Nel mondo dei social media, dei selfie facili e delle vetrine multimediali, si potrebbe pensare di allestire veri e propri negozi virtuali. Nessun capo da acquistare, ma tanti outfit da sovrapporre alla propria immagine per poter apparire sempre alla moda. Gli esperti del Parlamento europeo non hanno dubbi sul fatto che la moda virtuale possa essere l’ultima frontiera che coniuga desidero di abbigliamento e ambiente. “Potrebbe essere utilizzata dagli utenti dei social media che si sentono spinti ad apparire costantemente con vestiti nuovi”. Ci sono già aziende che stanno già offrendo vestiti digitali, fornendo agli utenti un’immagine di se stessi da utilizzare sui social media, eliminando la necessità di produrre prodotti fisici.
Altra buona pratica, tutta da esplorare, quella della moda istantanea.
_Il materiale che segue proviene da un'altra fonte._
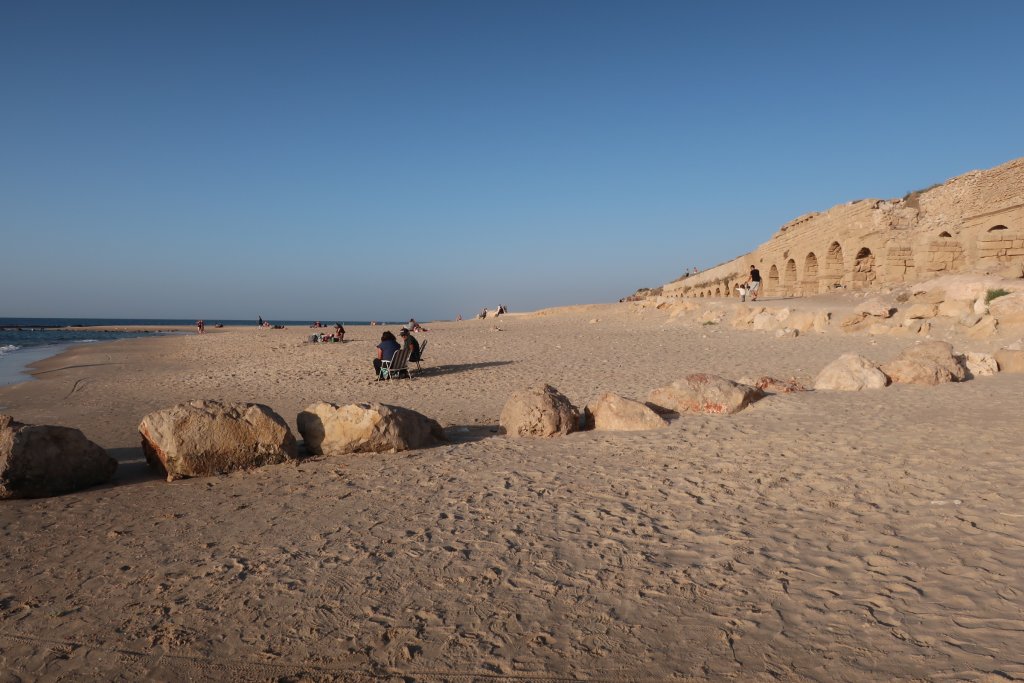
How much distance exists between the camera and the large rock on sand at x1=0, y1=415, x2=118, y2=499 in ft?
16.6

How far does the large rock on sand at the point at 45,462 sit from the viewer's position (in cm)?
505

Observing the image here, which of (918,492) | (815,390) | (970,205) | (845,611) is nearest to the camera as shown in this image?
(845,611)

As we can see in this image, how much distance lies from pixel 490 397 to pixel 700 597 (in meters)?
7.64

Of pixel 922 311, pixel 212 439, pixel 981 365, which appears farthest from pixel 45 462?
pixel 922 311

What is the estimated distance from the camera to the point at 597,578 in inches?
134

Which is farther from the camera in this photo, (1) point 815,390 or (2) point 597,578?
(1) point 815,390

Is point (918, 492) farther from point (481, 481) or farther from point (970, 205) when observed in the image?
point (970, 205)

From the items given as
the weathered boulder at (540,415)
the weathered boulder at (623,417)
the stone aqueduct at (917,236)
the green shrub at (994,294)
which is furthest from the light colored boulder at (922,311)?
the weathered boulder at (540,415)

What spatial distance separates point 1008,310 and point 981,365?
14.8ft

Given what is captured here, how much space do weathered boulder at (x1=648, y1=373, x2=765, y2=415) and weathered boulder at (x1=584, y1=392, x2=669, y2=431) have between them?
574 millimetres

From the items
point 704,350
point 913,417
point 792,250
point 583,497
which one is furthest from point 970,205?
point 583,497

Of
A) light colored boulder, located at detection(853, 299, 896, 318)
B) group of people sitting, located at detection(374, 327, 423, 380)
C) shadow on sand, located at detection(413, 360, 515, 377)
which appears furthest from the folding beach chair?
light colored boulder, located at detection(853, 299, 896, 318)

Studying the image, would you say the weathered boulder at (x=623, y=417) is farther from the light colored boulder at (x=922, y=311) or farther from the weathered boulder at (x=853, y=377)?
the light colored boulder at (x=922, y=311)

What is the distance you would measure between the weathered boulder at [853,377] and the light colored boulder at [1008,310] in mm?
6008
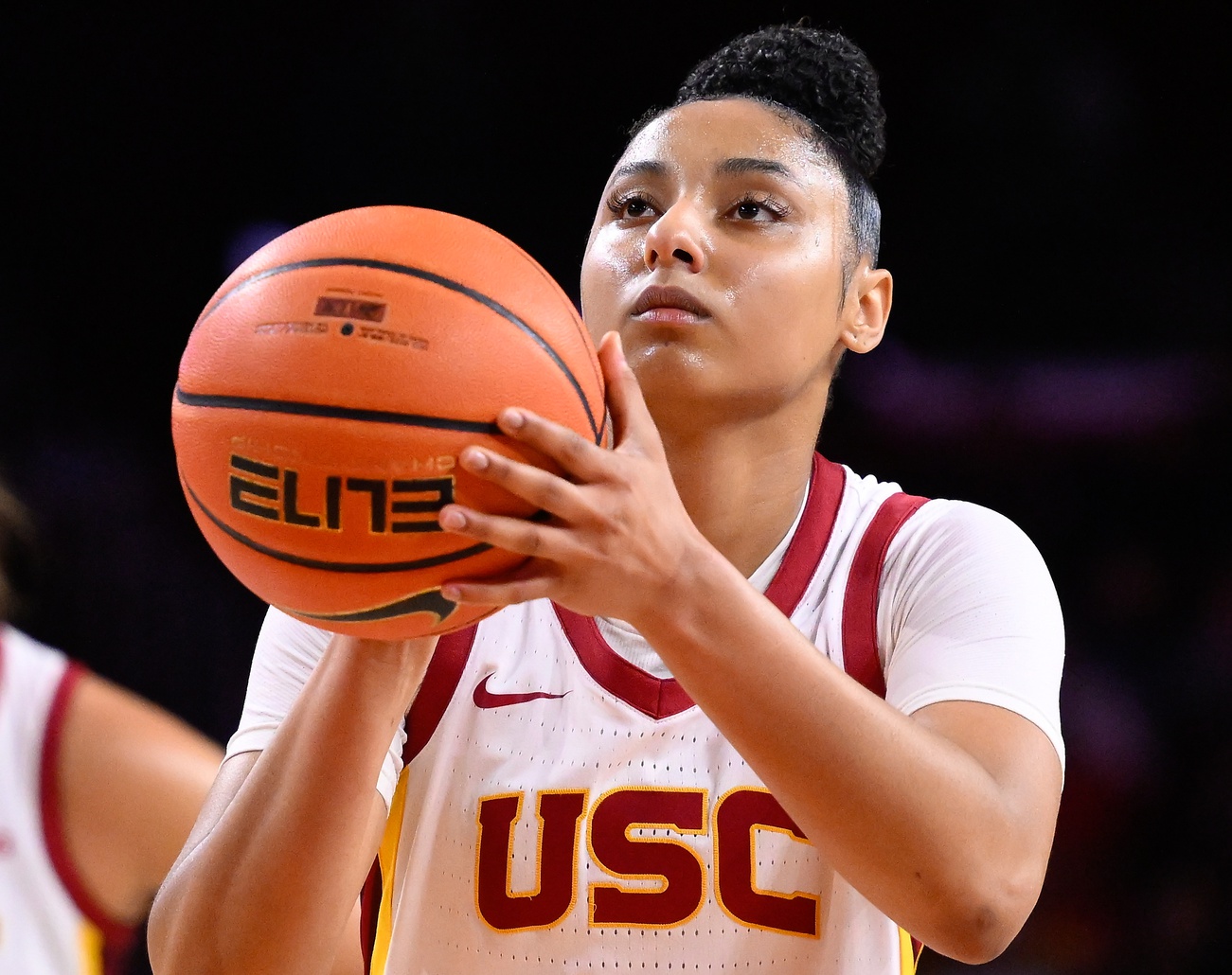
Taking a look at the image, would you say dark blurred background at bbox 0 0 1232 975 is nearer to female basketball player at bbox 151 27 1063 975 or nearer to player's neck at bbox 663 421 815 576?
female basketball player at bbox 151 27 1063 975

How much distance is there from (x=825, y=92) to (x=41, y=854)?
195 centimetres

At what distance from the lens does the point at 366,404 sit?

Niente produzione su scala industriale, solo su misura. Questo tipo di moda “potrebbe ridurre drasticamente gli sprechi”, secondo gli esperti. Ciò grazie “la tecnologia intelligente per adattarsi istantaneamente ai desideri del consumatore”, cambiando ad esempio i colori, riducendo anche la necessità di produrre più versioni dello stesso capo. La moda istantanea potrebbe consentire la produzione su richiesta nel punto vendita, con l’aiuto, ad esempio, di futuri miglioramenti nella stampa 3D, che potrebbero anche riportare nell’Ue la produzione oggi esternalizzata. I consumatori sarebbero in grado di ottenere ciò che vogliono prodotto localmente senza sovrapproduzione.